Collected data
+++++

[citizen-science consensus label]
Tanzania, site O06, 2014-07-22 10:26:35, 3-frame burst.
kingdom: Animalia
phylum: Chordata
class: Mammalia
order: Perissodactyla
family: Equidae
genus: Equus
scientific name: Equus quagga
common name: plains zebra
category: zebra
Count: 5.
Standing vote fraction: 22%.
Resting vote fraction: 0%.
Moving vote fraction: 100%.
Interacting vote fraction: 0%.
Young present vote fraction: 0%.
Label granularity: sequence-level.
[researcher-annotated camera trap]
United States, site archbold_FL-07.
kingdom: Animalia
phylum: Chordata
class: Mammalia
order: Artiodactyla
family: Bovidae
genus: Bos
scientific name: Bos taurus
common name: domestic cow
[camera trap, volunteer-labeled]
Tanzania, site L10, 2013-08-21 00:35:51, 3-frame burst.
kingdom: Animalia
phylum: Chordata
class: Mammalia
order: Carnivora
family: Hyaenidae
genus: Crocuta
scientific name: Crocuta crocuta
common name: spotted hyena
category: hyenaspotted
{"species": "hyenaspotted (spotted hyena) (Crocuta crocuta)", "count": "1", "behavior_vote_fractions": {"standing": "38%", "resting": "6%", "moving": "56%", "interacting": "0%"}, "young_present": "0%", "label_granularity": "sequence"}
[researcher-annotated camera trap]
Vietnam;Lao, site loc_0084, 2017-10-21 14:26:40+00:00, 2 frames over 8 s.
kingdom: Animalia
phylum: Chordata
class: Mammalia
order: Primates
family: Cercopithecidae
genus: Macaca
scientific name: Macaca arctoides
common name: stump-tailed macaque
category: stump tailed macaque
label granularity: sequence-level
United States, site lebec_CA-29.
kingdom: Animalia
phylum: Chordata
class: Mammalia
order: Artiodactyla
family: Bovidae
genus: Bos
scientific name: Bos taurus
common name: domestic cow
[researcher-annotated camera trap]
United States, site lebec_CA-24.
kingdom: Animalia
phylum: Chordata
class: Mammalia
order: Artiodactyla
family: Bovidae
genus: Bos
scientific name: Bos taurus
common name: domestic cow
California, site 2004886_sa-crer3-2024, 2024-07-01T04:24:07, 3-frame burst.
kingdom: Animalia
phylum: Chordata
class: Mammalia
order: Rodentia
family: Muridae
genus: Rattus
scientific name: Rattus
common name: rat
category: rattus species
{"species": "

+++++

Every record should be retyped so that it matches the original exactly.

**SOLUTION TO THIS EXERCISE:**
[citizen-science consensus label]
Tanzania, site O06, 2014-07-22 10:26:35, 3-frame burst.
kingdom: Animalia
phylum: Chordata
class: Mammalia
order: Perissodactyla
family: Equidae
genus: Equus
scientific name: Equus quagga
common name: plains zebra
category: zebra
Count: 5.
Standing vote fraction: 22%.
Resting vote fraction: 0%.
Moving vote fraction: 100%.
Interacting vote fraction: 0%.
Young present vote fraction: 0%.
Label granularity: sequence-level.
[researcher-annotated camera trap]
United States, site archbold_FL-07.
kingdom: Animalia
phylum: Chordata
class: Mammalia
order: Artiodactyla
family: Bovidae
genus: Bos
scientific name: Bos taurus
common name: domestic cow
[camera trap, volunteer-labeled]
Tanzania, site L10, 2013-08-21 00:35:51, 3-frame burst.
kingdom: Animalia
phylum: Chordata
class: Mammalia
order: Carnivora
family: Hyaenidae
genus: Crocuta
scientific name: Crocuta crocuta
common name: spotted hyena
category: hyenaspotted
{"species": "hyenaspotted (spotted hyena) (Crocuta crocuta)", "count": "1", "behavior_vote_fractions": {"standing": "38%", "resting": "6%", "moving": "56%", "interacting": "0%"}, "young_present": "0%", "label_granularity": "sequence"}
[researcher-annotated camera trap]
Vietnam;Lao, site loc_0084, 2017-10-21 14:26:40+00:00, 2 frames over 8 s.
kingdom: Animalia
phylum: Chordata
class: Mammalia
order: Primates
family: Cercopithecidae
genus: Macaca
scientific name: Macaca arctoides
common name: stump-tailed macaque
category: stump tailed macaque
label granularity: sequence-level
United States, site lebec_CA-29.
kingdom: Animalia
phylum: Chordata
class: Mammalia
order: Artiodactyla
family: Bovidae
genus: Bos
scientific name: Bos taurus
common name: domestic cow
[researcher-annotated camera trap]
United States, site lebec_CA-24.
kingdom: Animalia
phylum: Chordata
class: Mammalia
order: Artiodactyla
family: Bovidae
genus: Bos
scientific name: Bos taurus
common name: domestic cow
California, site 2004886_sa-crer3-2024, 2024-07-01T04:24:07, 3-frame burst.
kingdom: Animalia
phylum: Chordata
class: Mammalia
order: Rodentia
family: Muridae
genus: Rattus
scientific name: Rattus
common name: rat
category: rattus species
{"species": "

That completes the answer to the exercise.